AsterixAsterix The Legionary
Written by René Goscinny
Art by Albert Uderzo

In life there is often an elemental choice between binary opposites. Male or Female? Cats or Dogs? Capitalism or Communism? Coke or Pepsi? Beatles or The Stones? Batman or Superman? 

I’m pretty confident saying that the first time in my life I encountered this was in making the choice between being into Tintin or being into Asterix. There can be no middle ground. One must make the choice and then live with the consequences. Even if the results won’t be seen until much later in life. 

Of course – I’ve always been a Tintin kinda guy. There’s just something about him that’s more expansive. More adventurous. Dare I say it? More American. Tintin understands that stories are about forward momentum. Characters are just a hook to hang things on. What you really want is exciting set pieces captured in photo realistic accuracy. 

Asterix? Well – that’s more an European kinda thing you know? It’s more of a provincial kinda thing. The comic book stuff is way more exaggerated and – well – comic booky. When you punch someone (“WHAM!” “BIFF!” “TCHAC!” etc) they go flying into the air and out of the frame with only little stars left where their body was. There’s jokes with language. Every character is a caricature of themselves. The story meanders with no real pressing desire to get to the end. And when it does get to the end there’s always a big feast and a joke about Whats-his-face doing some singing. I don’t know if this is a little wild off the mark but there’s something about Asterix books that always kinda reminded me a little of Carry On films. It’s about something comfortable and seeing all the familiar faces with lots of silly jokes poured over the top. Which of course is all fair enough if you like that type of thing. But I don’t know. Maybe I’m not sophisticated enough? 

I’m not too sure what the high-water mark of the Asterix series is supposed to be (maybe someone else can tell me?) but I did a quick Google for “Best Asterix Book” and the first thing I clicked on said that Asterix The Legionary. I was pleasantly surprised by this.
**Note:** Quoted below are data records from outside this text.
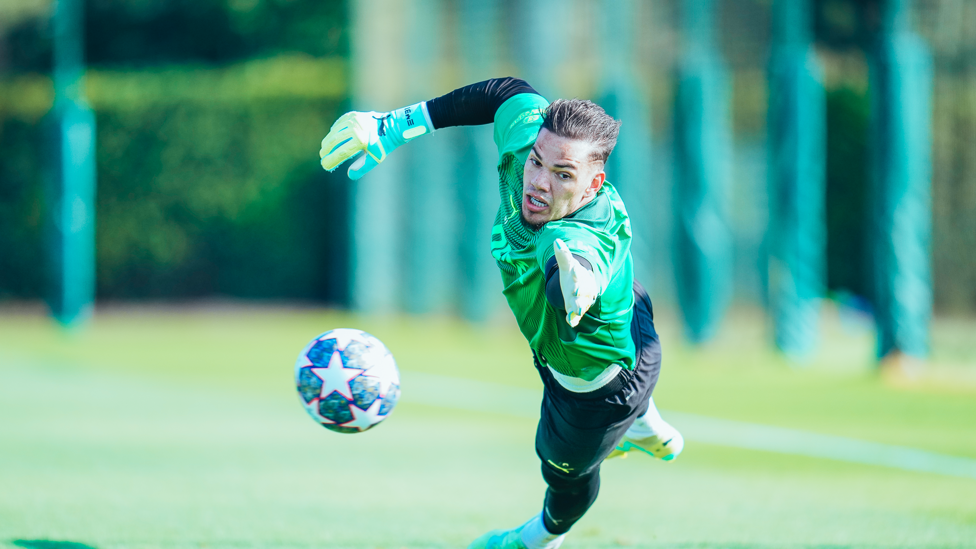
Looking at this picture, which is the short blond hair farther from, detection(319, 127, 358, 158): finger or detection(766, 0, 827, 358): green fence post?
detection(766, 0, 827, 358): green fence post

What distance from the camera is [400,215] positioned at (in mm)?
24250

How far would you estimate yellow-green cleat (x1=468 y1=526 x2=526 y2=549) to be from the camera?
5.16m

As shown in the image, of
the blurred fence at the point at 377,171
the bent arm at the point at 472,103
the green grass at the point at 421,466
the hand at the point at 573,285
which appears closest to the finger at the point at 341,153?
the bent arm at the point at 472,103

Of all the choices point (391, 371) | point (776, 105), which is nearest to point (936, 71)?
point (776, 105)

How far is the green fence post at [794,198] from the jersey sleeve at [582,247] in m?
11.2

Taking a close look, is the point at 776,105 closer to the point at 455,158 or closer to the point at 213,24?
the point at 455,158

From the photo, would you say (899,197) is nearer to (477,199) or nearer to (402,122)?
(477,199)

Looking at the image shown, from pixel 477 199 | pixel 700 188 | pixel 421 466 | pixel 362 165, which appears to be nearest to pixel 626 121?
pixel 700 188

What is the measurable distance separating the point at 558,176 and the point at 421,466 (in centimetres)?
460

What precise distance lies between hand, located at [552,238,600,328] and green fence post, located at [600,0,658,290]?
1328 centimetres

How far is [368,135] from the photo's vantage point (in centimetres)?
493

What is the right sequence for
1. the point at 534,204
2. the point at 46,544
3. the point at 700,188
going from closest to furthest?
the point at 534,204
the point at 46,544
the point at 700,188

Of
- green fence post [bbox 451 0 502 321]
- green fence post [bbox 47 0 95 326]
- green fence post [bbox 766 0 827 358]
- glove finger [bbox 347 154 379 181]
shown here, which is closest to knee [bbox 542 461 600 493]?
glove finger [bbox 347 154 379 181]

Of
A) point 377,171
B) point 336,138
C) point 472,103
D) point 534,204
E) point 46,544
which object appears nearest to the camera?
point 534,204
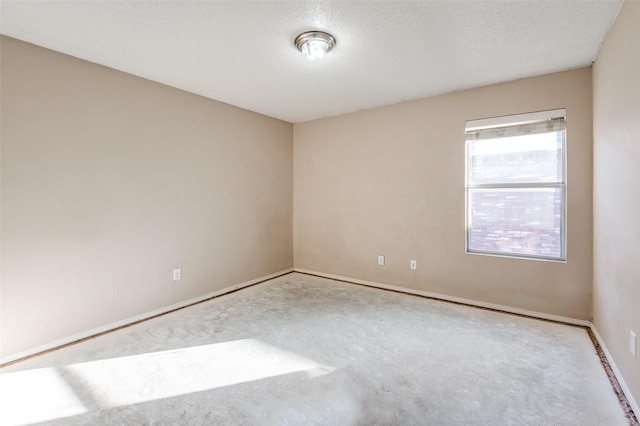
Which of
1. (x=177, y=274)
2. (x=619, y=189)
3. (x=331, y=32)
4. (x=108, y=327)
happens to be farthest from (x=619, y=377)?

My grandfather had a copy of Asterix The Legionary in his house when I was growing up and I must have read it about five or six times (at least). 

Rereading it today to write this was actually a pretty fun experience. The big change in how I viewed it was being way more aware of how unapologetically horny Obelix is right at the start (is getting turned on by how a girl looks really “falling in love?” or should I not ask difficult questions?) and – oh – all the funny people from all the different countries which at the time I thought was really cool and interesting but reading it with 2022 eyes just makes me think that such stereotypical and insensitive depictions of all the various nationalities would definitely result in some form of cancellation (“We need to be made aware that stories have an impact in the real world.” etc). 

Although one joke that I definitely don’t think I quite appreciated at the time is when they all get severed “legionary rations” (“Corn, bacon and cheese, all cooked together to save time”) and everyone finds it almost inedible apart from the English guy (“I say, what?”) who declares it “Delicious! Really splendid, don’t you know!”). Lol. 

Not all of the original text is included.